To those allergic to buzzwords, the term solution might incite a sneeze. However, upon further examination a great deal of technology is delivered as a solution, that is a bundled, ready-to-use component. The consumer technology market, by itself, is rife with examples (see: the iPod, most home PCs). And while the concept that consumers want to purchase products that fit a specific niche practically out-of-the-box, the notion that the same holds for large companies isn't as evident. To be fair, it's not possible to mass produce ready-made technology for organizations with narrowly defined business requirements and use-case scenarios. And in the case of open source, there are hardcore realities that stand in the way of it playing a larger role in driving greater time-to-value and cost efficiency:
- Integrated designs. One solution size does not fit all and the fit is typically determined by the industry in question. This implies a knowledge of specific segments drawn out in the form of industry solution maps.
- The importance of the sales cycle. Solutions are sold, first and foremost. Open source is still being stealthily transported into a great deal of enterprise environments with the sales process a shortened after thought. If the notion of open source solutions is to take hold, it must be sold and accepted wholeheartedly not smuggled in and permitted to stay afterwards.
- Overlap with industry proven models, best practices and methodologies is key. Acronyms like CBM, IFW and BPM might not be everyday terms but they are industry proven and widely accepted as the basis for solutioning.

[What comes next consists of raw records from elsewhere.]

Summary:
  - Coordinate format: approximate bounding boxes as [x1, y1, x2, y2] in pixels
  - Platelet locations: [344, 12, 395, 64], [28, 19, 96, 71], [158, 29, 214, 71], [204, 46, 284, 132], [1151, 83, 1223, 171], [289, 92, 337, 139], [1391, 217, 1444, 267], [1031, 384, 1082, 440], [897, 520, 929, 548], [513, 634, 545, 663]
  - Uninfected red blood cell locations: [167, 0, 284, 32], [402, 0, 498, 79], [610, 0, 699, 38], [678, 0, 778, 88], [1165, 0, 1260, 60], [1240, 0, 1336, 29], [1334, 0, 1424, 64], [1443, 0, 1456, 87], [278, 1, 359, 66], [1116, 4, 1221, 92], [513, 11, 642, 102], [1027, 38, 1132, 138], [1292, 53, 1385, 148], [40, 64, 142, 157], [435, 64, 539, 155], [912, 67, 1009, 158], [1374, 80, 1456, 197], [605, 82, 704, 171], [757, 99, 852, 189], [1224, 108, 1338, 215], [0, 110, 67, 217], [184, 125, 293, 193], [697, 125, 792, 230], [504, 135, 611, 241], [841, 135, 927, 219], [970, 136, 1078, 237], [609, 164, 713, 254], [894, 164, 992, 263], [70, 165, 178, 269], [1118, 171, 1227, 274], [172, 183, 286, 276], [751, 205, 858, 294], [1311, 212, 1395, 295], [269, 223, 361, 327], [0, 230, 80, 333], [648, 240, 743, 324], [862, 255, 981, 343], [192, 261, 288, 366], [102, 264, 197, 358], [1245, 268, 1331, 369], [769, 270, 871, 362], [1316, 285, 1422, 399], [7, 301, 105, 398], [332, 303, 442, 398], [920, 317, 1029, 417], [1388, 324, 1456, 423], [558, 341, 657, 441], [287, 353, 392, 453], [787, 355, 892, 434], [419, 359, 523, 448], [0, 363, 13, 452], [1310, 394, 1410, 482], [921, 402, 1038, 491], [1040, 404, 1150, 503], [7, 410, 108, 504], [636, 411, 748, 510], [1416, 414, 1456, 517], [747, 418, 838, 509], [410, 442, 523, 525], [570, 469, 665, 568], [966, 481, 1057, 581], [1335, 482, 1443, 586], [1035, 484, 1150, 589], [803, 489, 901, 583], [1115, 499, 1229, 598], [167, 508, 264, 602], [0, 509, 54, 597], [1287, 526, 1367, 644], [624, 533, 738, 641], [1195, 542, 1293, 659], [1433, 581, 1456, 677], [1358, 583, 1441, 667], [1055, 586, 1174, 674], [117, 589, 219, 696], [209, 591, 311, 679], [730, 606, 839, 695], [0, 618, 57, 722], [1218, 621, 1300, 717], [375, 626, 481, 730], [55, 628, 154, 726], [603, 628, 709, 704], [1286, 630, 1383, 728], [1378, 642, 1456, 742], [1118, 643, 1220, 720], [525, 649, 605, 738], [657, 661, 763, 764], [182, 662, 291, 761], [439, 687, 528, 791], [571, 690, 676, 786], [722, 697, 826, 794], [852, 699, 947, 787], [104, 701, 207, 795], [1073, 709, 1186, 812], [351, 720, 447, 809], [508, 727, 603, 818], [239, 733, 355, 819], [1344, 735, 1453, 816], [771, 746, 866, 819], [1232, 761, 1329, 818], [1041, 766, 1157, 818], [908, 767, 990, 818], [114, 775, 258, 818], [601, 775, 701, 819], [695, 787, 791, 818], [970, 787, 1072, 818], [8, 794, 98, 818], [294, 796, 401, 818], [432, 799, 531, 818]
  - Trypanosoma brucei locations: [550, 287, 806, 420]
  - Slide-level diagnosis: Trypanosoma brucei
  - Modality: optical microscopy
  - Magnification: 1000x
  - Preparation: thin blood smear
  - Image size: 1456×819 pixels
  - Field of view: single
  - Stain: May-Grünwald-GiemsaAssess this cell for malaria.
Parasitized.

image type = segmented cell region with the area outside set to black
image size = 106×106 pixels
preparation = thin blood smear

- The criticality of a top-down approach that initially prizes business value over technology. I won't pose the bottom-up mentality that has buoyed the open source software movement for some time now, against the seemingly inherent top-down nature of most hierarchies. However, it pays to note that technology selection/procurement is at its core a business decision. And unlike individual products, integrated solutions speak more to the business side of things than anything else.
Finally, if open source solutions are to evolve they must rely on more than being cheaper. Especially since the marketplace tends to base its decision on more factors than just price alone. The market for solutions is driven by participants who exhibit demand for addressing their industry-specific performance drivers, are modular and customizable. Add to the fact that providers which can accelerate time to value, reduce risk and deliver integration are its leaders and it becomes evident that the road to broadly relevant open source solutions is a tough one, indeed.